What is Climate Change?
Climate change is any significant change in measures of climate, such as temperature, precipitation and wind patterns, over several decades or longer. Climate change happens slowly over time and is different than weather, which changes frequently. It occurs naturally in up-and-down cycles that last approximately 10,000 years.
Modern human activity has significantly affected the rate and magnitude of this natural climate change, primarily through the consumption of fossil fuels. When fossil fuels are burned, they release carbon dioxide and other heat-trapping gases into the atmosphere. These "greenhouse gases" change the atmosphere’s natural composition and cause the planet to retain additional heat, which impacts things like sea level, ocean currents, atmospheric humidity and Arctic ice coverage. These factors significantly influence long-term changes in the temperature, precipitation, and wind patterns on Earth, and create what is known as anthropogenic, or man-made, climate change.
Why is Climate Change Relevant?

Recorded information:

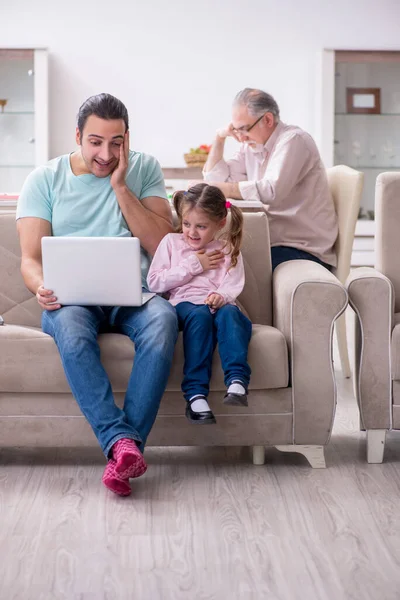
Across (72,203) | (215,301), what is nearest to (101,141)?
(72,203)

Required actions:
a – Reproduce word for word everything in the climate change passage from "Modern human activity" down to "Climate Change Relevant?".
b – Carry on the climate change passage from the point at which it ends.

Results by task:
a –
Modern human activity has significantly affected the rate and magnitude of this natural climate change, primarily through the consumption of fossil fuels. When fossil fuels are burned, they release carbon dioxide and other heat-trapping gases into the atmosphere. These "greenhouse gases" change the atmosphere’s natural composition and cause the planet to retain additional heat, which impacts things like sea level, ocean currents, atmospheric humidity and Arctic ice coverage. These factors significantly influence long-term changes in the temperature, precipitation, and wind patterns on Earth, and create what is known as anthropogenic, or man-made, climate change.
Why is Climate Change Relevant?

b –
The consequences of these man-made climate shifts have left global leaders in business and government scrambling to prepare their organizations for the onslaught of related impacts – some of which are already occurring across the U.S. and beyond. As Earth’s climate continues to shift, healthcare organizations will be faced with the management of more extreme and widespread patient and public health issues including:
- Longer-lasting heat waves of increased severity, leading to more deaths related to heat stroke and dehydration
- More frequent and severe weather events such as hurricanes, floods and tornadoes occurring over a broader geographic range and creating physical risks for patients, team members and community
- More intense and widespread droughts will lead to increased food costs and shortages, increasing the prevalence of hunger and malnutrition across the globe
- Hotter, wetter climates will expand the habitable zone for disease-carrying vectors such as mosquitoes and ticks, allowing for the northward spread of tropical diseases into regions unprepared to manage them
- Reduced air quality, particularly in urban areas, leading to increased incidence of respiratory illnesses and associated health consequences in at-risk populations, as well as longer spring pollen seasons and more severe allergy symptoms
How is Inova Responding?
Inova’s environmental sustainability program is increasingly focused on exploring these consequences, and on implementing thoughtful strategies to minimize our own contribution to their detrimental long-term impacts.